The Flower Power of Love

The trees over head lightly sang their rustling songs.  Women of all ages and walks of life drifted beneath their dance with momentary laughter and joy that comes when we gather together, outside of the normal routine and away from the noises of life.  The sound of oars dipping into the lake and creaking cabin doors could occasionally be heard as the women descended from lunch to team building time.  And a sense of freshness, as crisp and clean as the blackhills air, filled my lungs and my heart.

This realization that we live in a society that has isolated itself from one another in community suddenly hit me.  No longer do we have even the desire really to work on projects and experience the natural connection that brings.  So often we walk shoulder to shoulder in our silent prisons in the church, in life, at work.  Not really even afraid to break down those walls and connect...more like blinded to the reality that 1) the walls are there keeping us from one another and 2)  there is a way to connect on a deeper level.  We smile and nod and laugh and share life but usually only so deep. 

 I stood before my mine field of hastily strewn items thinking about this, about these women I have seen roaming church and never quite connected with.  My activity was to have people pair up with a blind fold and then work as a team to get across the minefield each person at different times blind folded and only able to respond by listening to the voice of their team mate.  The mine fields were things in life that throw us off track.  Each group of women shared some of their struggles and then they were off, listening, clarifying, failing and ultimately succeeding.

The first group sat discussing what it was like to have to trust a voice you couldn't see or feel to maneuver through a field of stuff.  One woman had a particularly hard time at one point and hit several of the items.  I asked her how she felt and she said she felt bad like she had let the team down.  Suddenly the thought of grace and Mario Brothers came to my mind and I asked, "When you hit the mines what actually happened?  Did you fail?
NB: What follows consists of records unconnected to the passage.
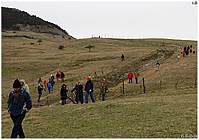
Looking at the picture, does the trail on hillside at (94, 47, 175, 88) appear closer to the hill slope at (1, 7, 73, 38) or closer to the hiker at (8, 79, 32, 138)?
the hiker at (8, 79, 32, 138)

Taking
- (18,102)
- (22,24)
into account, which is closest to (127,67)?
(18,102)

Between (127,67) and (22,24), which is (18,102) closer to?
(127,67)

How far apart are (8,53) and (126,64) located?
4249cm

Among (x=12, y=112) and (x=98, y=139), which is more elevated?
(x=12, y=112)

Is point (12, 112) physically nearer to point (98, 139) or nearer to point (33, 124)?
point (98, 139)

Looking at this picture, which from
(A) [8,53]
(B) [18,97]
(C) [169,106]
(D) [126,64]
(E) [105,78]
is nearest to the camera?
(B) [18,97]

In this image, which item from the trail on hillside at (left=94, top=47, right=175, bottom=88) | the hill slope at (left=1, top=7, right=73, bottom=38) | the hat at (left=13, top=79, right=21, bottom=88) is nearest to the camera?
the hat at (left=13, top=79, right=21, bottom=88)

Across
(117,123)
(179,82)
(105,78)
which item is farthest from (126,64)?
(117,123)

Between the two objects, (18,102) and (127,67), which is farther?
(127,67)

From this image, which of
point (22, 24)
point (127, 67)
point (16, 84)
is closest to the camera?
point (16, 84)

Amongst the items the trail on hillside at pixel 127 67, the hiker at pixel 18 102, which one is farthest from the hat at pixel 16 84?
the trail on hillside at pixel 127 67

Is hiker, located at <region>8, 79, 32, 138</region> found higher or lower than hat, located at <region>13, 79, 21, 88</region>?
lower

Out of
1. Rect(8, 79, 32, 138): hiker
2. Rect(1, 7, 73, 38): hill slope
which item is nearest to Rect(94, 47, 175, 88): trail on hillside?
Rect(8, 79, 32, 138): hiker

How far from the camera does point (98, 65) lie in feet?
216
Did you die? were points added against you? did you have to start over?"  The answer to all of these was no.  "Did you learn to communicate and listen and trust your partner more?" And the answer was yes.
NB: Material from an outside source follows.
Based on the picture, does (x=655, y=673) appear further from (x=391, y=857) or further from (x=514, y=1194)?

We then talked about how the mine fields were actually like point systems in mario brothers and each one you stepped on, because of God's grace and love, was actually a point a for your team.  Like flower power!  I talked about how often I have looked ahead at my life and different things and feared stepping on them, or making mistakes.  But that in reality there is no bomb or choice I can make that God's grace doesn't already cover.  There is no mistake He doesn't turn into a blessing for me as He and I  wrestle through it together.

As we talked one of the women began to cry, sharing how she was struggling, continually messing up and making bad choices and feeling like a failure.  We were then able to pray for her and reassure her of God's grace and mercy and work in her life and how Christ had turned 'bombs' we had activated in our own lives into blessings.

As the day drew to a close we found ourselves seated for another speaker who shared how she was coping with a devastating season in her family.  Her husband was recently and very suddenly paralyzed, yet in the midst of this she has been able to experience God's presence in a way so tangible that she would give up everything to be deeper in his loving presence.  She challenged us to lay out all our burdens to God and then wait in expectancy for Him to come.

To cry out before God and others.  To strip ourselves of our masks and get honest.  There are certain sins I want,  I pray for forgiveness but I am planning on going back to them.  There are areas of my life I feel God has failed me.  There are corners of my heart I don't want to look at, things I believe are wrong and unfair, promises that appear to have not been kept.  These perhaps are the secret land mines of my heart.  The bombs I don't want to say to God, or acknowledge exist because they may destroy my faith, cause me to feel pain or force me to wrestle to work to understand.  Part of me thinks that if I get real in this part of me God won't show up. He won't answer.  But then we read Psalm 73 and the psalmist gets real with struggle and what he sees and feels.  Then he enters the sanctuary of the Lord and finally understands.  

So I start to strip down before these women, to get real with them., and as I do...  As I connect my heart to theirs and share my fears, struggles, pain, unanswered questions...I start to see their pain too. I hear their stories of what they have done and what has been done to them.  And as we speak it all falls out like baggage filling the sanctuary.  Then we stop.  Quietly singing begins, our voices join together in the worship of our king and the heaviness of all we have held in and just laid out, starts to burn away as we sing about and focus on the beauty of our king, the power of His grace and mercy and never ending kindness to us.  The beauty of knowing I am standing with women warriors and that we are united with one voice before our King, sends shivers of beauty down my spine.  These are women I may never know deeply, but some that I will...worshipping...warring... and as we do we see Christ enter into the sanctuary and strip down to his bare chest..fighting for us, removing our burdens.

  It hits me----this is one way that God turns our land mines into blessings.  He lets us connect with others, we share our pain and joy and we begin to see our Savior stripping down and fighting for us and it transforms us.  Transforms our hearts as we connect we see Him more clearly as well as ourselves and our situations.  Connection----love's flower power.